On 14 November 2013 the Company concluded a conditional investment agreement concerning the transfer of shares in Metelem Holding Company Limited (‘Metelem’) as in-kind contribution for the shares to be issued by Company (the ‘Agreement’) with three shareholders of Metelem, i.e. Argumenol Investment Company Limited seated in Nicosia, Cyprus, Karswell Limited seated in Nicosia, Cyprus and Sensor Overseas Limited seated in Nicosia, Cyprus, whose shares represent approximately 83.77% of shares in Metelem (the ‘Vendors’).
The fourth shareholder of Metelem, the European Bank for Reconstruction and Development (‘EBRD’) holds shares representing approximately 16.23% of shares in Metelem. EBRD (the ‘Vendor’) concluded the conditional investment agreement on 19 December 2013.
Metelem holds indirectly 100% of the share capital of Polkomtel Sp. z o.o., the operator of the mobile network ‘Plus’.
Pursuant to the Agreement, the Vendors will acquire in aggregate 291,193,180 shares in the conditionally increased share capital of the Company at the issue price of PLN 21.12 (not in thousands) (the ‘New Shares’). The New Shares will be acquired for an in-kind contribution in the form of shares in Metelem constituting in aggregate approximately 100% of Metelem’s share capital. In order to enable the acquisition of the New Shares by the current shareholders of Metelem, the Company shall issue subscription warrants to be acquired by them free of charge, which will then be exchanged into New Shares paid for with the in-kind contribution referred to above.
The obligation of the Company to issue shares to the Vendors and the Vendors’ obligation to transfer the title to the shares in Metelem to the Company is subject to the following conditions precedent:
a) adoption by the Shareholders’ Meeting of the Company of the Resolutions,
b) registration of the Conditional Share Capital Increase by the registry court, and
c) refinancing by the Company that will provide for repayment of the entire indebtedness of the Company arising under the Senior Facilities Agreement dated 31 March 2011, as amended and the Senior Secured Notes issued pursuant to the Indenture dated 20 May 2011.
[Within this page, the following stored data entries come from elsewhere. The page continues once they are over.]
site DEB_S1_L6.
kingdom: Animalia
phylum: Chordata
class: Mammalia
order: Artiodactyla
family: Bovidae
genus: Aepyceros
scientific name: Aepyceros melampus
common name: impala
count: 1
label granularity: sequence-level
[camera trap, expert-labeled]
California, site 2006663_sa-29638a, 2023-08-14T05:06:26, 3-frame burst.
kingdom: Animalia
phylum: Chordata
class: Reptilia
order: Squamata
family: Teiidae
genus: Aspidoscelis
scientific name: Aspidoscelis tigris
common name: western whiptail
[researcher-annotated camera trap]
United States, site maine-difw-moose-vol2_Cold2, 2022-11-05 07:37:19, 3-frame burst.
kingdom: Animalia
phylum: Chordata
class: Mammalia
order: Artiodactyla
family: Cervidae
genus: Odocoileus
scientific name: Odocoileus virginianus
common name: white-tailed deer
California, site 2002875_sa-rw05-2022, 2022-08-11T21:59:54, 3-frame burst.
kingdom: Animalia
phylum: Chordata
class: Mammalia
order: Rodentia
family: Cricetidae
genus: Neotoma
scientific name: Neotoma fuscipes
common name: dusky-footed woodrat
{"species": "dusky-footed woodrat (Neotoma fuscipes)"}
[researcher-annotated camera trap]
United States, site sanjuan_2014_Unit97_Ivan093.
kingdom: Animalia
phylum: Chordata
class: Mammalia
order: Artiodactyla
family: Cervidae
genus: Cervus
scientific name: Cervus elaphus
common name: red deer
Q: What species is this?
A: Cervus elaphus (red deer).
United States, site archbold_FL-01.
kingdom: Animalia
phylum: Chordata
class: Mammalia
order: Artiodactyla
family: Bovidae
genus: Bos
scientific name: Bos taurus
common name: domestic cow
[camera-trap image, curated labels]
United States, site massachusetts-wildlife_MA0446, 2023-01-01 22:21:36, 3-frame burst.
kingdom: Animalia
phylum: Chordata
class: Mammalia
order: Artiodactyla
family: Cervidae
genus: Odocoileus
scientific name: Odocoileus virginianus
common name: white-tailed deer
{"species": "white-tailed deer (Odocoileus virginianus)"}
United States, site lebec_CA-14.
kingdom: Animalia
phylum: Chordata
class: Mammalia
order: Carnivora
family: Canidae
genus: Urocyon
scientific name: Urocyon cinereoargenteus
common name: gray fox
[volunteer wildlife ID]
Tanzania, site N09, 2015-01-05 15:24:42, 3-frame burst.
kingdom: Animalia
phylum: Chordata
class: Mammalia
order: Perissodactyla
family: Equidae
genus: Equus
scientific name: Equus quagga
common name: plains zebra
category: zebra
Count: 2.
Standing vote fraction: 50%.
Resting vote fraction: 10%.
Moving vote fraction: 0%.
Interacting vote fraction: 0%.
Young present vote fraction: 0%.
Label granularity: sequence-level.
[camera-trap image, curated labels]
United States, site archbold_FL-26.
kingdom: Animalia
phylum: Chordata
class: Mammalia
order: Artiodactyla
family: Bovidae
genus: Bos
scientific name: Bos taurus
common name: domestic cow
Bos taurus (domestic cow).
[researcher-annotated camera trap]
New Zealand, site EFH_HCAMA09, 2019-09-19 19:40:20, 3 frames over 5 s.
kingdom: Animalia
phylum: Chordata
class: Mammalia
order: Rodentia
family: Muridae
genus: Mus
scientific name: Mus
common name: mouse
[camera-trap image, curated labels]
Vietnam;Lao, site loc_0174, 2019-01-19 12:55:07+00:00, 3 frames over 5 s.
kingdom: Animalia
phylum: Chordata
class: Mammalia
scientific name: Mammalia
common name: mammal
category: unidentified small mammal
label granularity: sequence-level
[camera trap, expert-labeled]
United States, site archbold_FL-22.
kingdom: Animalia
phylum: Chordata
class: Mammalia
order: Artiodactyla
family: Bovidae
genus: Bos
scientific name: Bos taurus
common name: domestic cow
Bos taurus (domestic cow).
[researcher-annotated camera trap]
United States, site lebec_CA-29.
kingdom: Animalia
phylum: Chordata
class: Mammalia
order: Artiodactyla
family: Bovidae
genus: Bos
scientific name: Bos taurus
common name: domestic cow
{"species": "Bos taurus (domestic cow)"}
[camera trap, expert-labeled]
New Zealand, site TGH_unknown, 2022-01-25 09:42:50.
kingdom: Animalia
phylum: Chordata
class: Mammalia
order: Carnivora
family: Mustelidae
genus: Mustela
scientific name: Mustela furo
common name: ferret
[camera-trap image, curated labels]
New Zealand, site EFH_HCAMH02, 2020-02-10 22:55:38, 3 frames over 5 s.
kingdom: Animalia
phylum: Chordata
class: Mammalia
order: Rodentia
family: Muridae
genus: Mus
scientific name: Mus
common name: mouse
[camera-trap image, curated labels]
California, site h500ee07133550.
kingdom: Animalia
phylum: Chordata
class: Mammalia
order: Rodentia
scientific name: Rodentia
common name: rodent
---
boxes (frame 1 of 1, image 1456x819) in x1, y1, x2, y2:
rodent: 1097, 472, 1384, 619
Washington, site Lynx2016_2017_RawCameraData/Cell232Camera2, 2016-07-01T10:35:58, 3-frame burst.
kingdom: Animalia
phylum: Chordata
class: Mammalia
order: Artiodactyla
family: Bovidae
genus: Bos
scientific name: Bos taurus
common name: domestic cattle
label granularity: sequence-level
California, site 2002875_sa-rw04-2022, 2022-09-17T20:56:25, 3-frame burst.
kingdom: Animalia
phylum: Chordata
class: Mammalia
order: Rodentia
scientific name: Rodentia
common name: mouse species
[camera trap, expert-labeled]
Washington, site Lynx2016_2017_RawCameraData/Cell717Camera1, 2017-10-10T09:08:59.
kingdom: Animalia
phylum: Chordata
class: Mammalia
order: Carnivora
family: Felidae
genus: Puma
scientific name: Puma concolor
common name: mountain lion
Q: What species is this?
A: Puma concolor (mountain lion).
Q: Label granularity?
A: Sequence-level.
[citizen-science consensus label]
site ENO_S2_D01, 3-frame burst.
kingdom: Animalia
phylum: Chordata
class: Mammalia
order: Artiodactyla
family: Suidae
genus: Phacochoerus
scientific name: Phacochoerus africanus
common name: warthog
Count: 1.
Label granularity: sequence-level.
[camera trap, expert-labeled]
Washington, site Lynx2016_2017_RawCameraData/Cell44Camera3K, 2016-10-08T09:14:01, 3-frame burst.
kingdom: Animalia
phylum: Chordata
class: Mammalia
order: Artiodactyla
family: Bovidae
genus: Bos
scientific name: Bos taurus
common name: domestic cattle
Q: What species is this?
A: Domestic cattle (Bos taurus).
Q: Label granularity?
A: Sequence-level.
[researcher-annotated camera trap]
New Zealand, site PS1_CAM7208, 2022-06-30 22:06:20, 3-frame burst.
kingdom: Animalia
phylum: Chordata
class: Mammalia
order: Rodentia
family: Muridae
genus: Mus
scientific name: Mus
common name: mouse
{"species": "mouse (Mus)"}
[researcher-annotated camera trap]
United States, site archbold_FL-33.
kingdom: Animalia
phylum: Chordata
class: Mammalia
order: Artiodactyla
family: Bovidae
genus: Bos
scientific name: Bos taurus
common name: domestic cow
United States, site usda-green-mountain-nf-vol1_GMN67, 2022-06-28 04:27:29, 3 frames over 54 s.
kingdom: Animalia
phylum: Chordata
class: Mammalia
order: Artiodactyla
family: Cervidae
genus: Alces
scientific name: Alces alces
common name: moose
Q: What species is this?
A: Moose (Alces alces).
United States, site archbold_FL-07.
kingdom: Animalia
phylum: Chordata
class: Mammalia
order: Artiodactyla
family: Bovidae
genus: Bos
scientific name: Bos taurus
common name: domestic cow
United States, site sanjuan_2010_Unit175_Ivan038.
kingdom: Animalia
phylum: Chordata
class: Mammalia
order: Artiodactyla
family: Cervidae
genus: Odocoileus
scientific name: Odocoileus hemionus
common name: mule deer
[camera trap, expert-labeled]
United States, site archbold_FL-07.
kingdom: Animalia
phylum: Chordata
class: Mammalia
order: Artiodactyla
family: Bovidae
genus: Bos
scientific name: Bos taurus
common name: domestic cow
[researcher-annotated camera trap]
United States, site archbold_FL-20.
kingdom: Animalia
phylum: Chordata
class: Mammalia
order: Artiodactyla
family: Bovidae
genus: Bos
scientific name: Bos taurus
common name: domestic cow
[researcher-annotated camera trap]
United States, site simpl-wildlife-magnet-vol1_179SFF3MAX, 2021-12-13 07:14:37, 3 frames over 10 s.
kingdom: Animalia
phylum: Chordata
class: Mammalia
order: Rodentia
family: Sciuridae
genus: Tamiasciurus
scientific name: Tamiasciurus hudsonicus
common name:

The Agreement does not provide for any contractual penalties. The Company is entitled to terminate the Agreement, if Cyfrowy Polsat determines, in its sole discretion, that it will not be able to achieve the refinancing and repayment of the its financial indebtedness on terms and conditions acceptable to Cyfrowy Polsat.
Disposal of a subsidiary
On 28 March 2013 the conditional agreement for disposal of RS TV S.A (‘RS TV’) was concluded between the Group and EmiTel Sp. z o.o.
The agreement was concluded subject to the following precedent conditions:
a) receiving consents from banks which are parties to the loan agreement (SFA)
b) release of all security (on shares and assets of the company) related to the loan agreement and bond issue
c) court registration of the division of the RS TV.
On 30 August 2013, following fulfillment of precedent conditions, the disposal of RS TV was finalized. The agreed final selling price amounts to PLN 51,873. The gain on the disposal of the company is presented in Other operating income/(cost), net.